**Selected excerpt**
++++++++++

Just in time or out of time? Dependencies and risks in the global supply chain

By Daniel Callaghan

“If you want to make God laugh; tell him your plans.”

To characterize the current situation as ‘febrile’ would be an understatement. The goalposts shift daily. Perhaps even God is considering his options at present as the global status quo is smashed to pieces.

This once-in-a-century pandemic has exposed fissures in the global economic order that have had all-powerful democratic governments, and autocracies, scrambling for economic levers and restrictions on civil liberties; the kind of which would, perhaps, make a Pharaoh blush. We’ve seen, in just a few short weeks, the UK government commit €350bn to a fiscal rescue package, the European Central Bank going on a €750bn corporate and sovereign bond buying rearguard action; only to be outshone by the jaw-dropping commitment of $2.2 trillion by the Trump administration as an economic stimulus to a US economy that has just experienced 10 million of its citizens signing up for unemployment benefits inside a two week period. Not to mention the stock markets. Breathless yet?

The resulting weakening of global demand has prompted calls from distressed industries for bailout cash– with the rail, retail, tourism and, mighty, aviation sector all hurting like never before. The global airline industry is on its collective knee. It would be remiss, however, not to state that there are winners in this economic docu-soap. There always is that’s why we still have stock markets. Primed firms in cybersecurity, digital tech and telehealth are experiencing a boom in fortunes. Just ask a Zoom shareholder (NASDAQ: ZM) about their portfolio.

Such industry growth should be of note to our partners in the IPA world and, perhaps, if we can all hunker-down for one quarter of pain – and court Lady Luck – the undoubted recession will only leave our respective economies punch drunk and with a manageable hangover. That shouldn’t mean, however, that a severe course of introspection doesn’t follow. Serious questions must be asked of a system that has seen stockpiles of essential equipment, in mission-critical industries, fall to dangerously low levels due to the closing of factories in China. The sight of individual US states and the devolved nations of the United Kingdom having to play Ebay Roulette, on the open market for ventilators and the Personal Protection Equipment (masks, visors, gowns and headguards) that our fellow citizens, in the healthcare sector, rely upon for their own individual protection whilst trying to save the lives of our aged and/or vulnerable parents, grandparents and siblings. This certainly seems like a breach of the social contract and can’t be an acceptable state of affairs in G8 economies. If the Governor of the state of New York admits to considering barter as a reasonable course of action; then what chance for a Mayor of a smaller jurisdiction? We can and must do better.

++++++++++

[Items from a data source]
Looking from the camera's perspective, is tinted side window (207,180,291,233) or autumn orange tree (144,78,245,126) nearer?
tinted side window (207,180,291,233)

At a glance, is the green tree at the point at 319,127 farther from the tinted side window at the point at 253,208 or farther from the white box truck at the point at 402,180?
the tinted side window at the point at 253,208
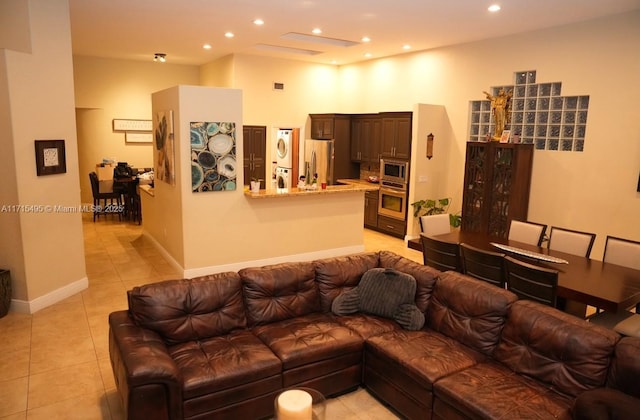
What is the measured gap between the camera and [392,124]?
8336 millimetres

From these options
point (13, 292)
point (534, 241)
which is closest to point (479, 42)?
point (534, 241)

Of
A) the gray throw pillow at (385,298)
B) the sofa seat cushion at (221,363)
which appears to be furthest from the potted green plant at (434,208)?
the sofa seat cushion at (221,363)

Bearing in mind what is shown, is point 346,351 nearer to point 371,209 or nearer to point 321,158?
point 371,209

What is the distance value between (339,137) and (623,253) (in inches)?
236

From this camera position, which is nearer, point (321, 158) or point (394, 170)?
point (394, 170)

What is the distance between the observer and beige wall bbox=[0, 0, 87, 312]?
4.50 meters

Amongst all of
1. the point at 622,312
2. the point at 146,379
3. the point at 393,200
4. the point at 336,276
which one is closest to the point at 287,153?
the point at 393,200

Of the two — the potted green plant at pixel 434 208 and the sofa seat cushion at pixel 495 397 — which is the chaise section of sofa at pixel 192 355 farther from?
the potted green plant at pixel 434 208

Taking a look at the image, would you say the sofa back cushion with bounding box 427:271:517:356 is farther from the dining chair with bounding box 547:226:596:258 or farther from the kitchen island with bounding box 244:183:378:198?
the kitchen island with bounding box 244:183:378:198

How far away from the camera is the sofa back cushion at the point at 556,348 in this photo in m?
2.64

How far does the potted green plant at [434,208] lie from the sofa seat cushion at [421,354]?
13.6 ft

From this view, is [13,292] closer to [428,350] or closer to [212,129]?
[212,129]

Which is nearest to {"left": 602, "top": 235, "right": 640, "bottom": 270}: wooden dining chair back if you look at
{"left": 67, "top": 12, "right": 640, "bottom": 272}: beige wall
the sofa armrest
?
{"left": 67, "top": 12, "right": 640, "bottom": 272}: beige wall

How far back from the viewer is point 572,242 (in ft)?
15.3
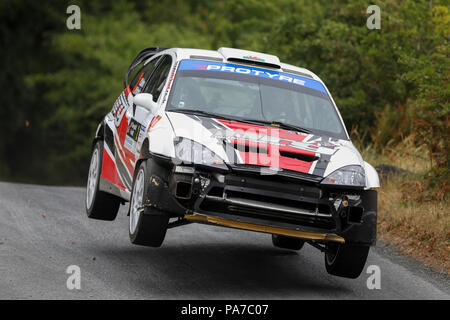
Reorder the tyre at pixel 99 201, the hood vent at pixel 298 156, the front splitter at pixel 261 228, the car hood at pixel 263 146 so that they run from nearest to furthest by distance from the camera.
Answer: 1. the front splitter at pixel 261 228
2. the car hood at pixel 263 146
3. the hood vent at pixel 298 156
4. the tyre at pixel 99 201

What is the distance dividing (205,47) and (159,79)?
2481 cm

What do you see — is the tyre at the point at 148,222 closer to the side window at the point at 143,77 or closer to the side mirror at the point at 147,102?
the side mirror at the point at 147,102

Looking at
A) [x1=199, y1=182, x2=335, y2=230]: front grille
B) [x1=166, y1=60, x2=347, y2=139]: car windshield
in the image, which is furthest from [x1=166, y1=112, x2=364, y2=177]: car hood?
[x1=166, y1=60, x2=347, y2=139]: car windshield

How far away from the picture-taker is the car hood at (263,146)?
7090mm

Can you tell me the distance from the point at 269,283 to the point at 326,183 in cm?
136

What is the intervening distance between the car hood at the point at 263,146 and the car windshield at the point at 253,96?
13.6 inches

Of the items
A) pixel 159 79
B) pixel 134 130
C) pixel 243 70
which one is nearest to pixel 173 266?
pixel 134 130

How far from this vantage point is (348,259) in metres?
7.64

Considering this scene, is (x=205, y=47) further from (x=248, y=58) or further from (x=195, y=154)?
(x=195, y=154)

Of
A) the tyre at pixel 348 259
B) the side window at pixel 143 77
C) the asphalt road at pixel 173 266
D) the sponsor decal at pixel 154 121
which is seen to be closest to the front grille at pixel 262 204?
the tyre at pixel 348 259

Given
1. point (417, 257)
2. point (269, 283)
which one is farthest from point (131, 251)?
point (417, 257)

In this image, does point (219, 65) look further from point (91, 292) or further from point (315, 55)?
point (315, 55)

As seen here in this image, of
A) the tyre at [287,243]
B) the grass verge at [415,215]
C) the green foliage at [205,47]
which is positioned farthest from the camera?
the green foliage at [205,47]

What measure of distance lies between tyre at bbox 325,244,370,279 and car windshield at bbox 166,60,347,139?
3.94 feet
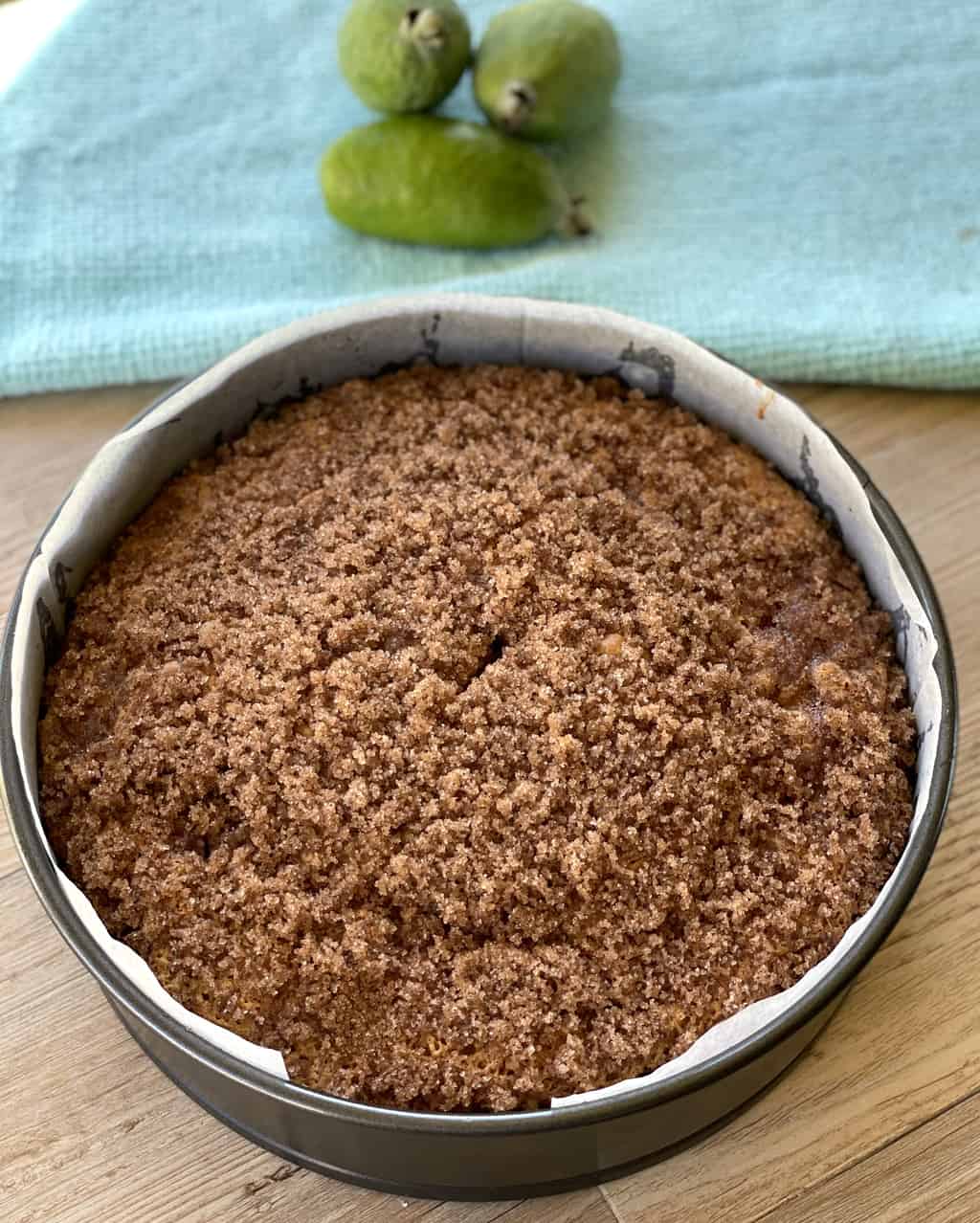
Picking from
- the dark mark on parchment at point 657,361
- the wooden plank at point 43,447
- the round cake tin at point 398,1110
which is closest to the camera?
the round cake tin at point 398,1110

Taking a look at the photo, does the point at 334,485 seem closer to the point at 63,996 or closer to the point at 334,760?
the point at 334,760

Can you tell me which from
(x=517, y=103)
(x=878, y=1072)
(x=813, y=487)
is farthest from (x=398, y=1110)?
(x=517, y=103)

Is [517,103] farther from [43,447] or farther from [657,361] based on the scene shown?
Answer: [43,447]

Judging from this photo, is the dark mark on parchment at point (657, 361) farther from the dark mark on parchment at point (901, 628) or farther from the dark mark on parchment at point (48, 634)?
the dark mark on parchment at point (48, 634)

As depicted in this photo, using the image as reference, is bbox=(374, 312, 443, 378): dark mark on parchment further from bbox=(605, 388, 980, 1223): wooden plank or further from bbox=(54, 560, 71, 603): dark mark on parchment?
bbox=(605, 388, 980, 1223): wooden plank

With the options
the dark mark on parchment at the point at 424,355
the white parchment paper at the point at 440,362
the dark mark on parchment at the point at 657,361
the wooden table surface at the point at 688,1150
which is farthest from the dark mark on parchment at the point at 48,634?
the dark mark on parchment at the point at 657,361

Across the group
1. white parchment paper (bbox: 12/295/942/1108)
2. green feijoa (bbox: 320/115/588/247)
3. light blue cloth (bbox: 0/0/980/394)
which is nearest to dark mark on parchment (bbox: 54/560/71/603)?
white parchment paper (bbox: 12/295/942/1108)
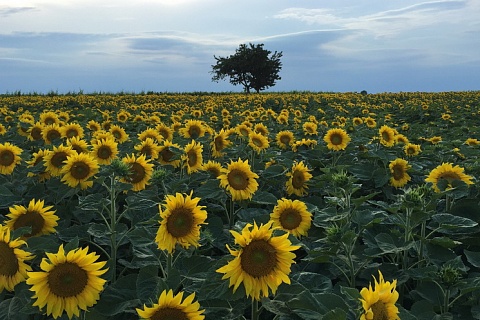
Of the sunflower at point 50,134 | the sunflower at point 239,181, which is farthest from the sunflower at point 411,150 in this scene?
the sunflower at point 50,134

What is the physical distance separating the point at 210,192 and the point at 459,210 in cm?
203

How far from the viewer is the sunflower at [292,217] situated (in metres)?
3.32

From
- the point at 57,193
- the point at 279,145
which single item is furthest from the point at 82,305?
the point at 279,145

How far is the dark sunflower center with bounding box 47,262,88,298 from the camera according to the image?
2.14 meters

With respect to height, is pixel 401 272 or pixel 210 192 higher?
pixel 210 192

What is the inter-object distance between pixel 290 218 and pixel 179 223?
1.03 meters

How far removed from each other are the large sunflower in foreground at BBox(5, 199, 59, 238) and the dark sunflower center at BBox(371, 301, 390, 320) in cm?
206

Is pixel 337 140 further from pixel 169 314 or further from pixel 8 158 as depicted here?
pixel 169 314

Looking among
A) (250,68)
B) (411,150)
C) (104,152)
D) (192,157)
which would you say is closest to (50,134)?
(104,152)

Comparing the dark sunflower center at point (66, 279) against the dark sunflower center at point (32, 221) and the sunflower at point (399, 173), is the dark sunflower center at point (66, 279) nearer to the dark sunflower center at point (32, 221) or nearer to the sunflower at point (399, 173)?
the dark sunflower center at point (32, 221)

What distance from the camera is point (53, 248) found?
8.80 ft

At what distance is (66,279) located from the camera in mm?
2150

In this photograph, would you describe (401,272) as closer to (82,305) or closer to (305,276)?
(305,276)

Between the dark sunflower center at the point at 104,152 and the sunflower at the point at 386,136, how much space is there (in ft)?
12.1
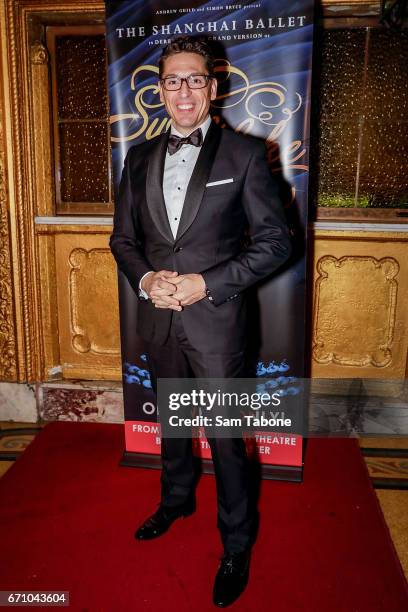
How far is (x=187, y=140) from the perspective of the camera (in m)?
2.06

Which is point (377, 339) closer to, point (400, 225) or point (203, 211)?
point (400, 225)

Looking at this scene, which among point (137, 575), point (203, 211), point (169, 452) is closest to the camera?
point (203, 211)

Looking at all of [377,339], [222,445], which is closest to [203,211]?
[222,445]

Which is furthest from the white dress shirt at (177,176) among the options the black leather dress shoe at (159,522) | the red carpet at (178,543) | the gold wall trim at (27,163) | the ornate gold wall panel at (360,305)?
the gold wall trim at (27,163)

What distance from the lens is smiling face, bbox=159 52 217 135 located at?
2006 millimetres

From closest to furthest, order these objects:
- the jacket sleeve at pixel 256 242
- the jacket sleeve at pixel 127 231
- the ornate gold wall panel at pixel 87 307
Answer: the jacket sleeve at pixel 256 242 → the jacket sleeve at pixel 127 231 → the ornate gold wall panel at pixel 87 307

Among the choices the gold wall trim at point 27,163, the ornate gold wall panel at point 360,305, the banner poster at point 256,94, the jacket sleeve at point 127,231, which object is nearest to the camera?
the jacket sleeve at point 127,231

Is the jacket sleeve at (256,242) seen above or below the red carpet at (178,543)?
above

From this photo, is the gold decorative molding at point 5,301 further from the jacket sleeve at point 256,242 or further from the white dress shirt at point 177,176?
the jacket sleeve at point 256,242

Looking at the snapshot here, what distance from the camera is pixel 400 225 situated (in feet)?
10.3

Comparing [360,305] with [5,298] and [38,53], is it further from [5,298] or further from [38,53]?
[38,53]

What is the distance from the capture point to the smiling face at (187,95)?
2006 mm

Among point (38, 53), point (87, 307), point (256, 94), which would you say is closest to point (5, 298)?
point (87, 307)

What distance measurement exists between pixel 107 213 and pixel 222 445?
193cm
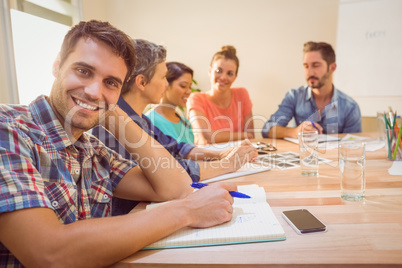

++++++++++

**Task set**
1 > Translate this sentence from the supply chain article into Spanish: "The global airline industry is on its collective knee."
2 > Name every item that the supply chain article lists in parentheses as Personal Protection Equipment.
These records were drawn from a separate source.

**Numbered responses**
1 > La industria aérea mundial está colectivamente de rodillas.

2 > Masks, visors, gowns and headguards.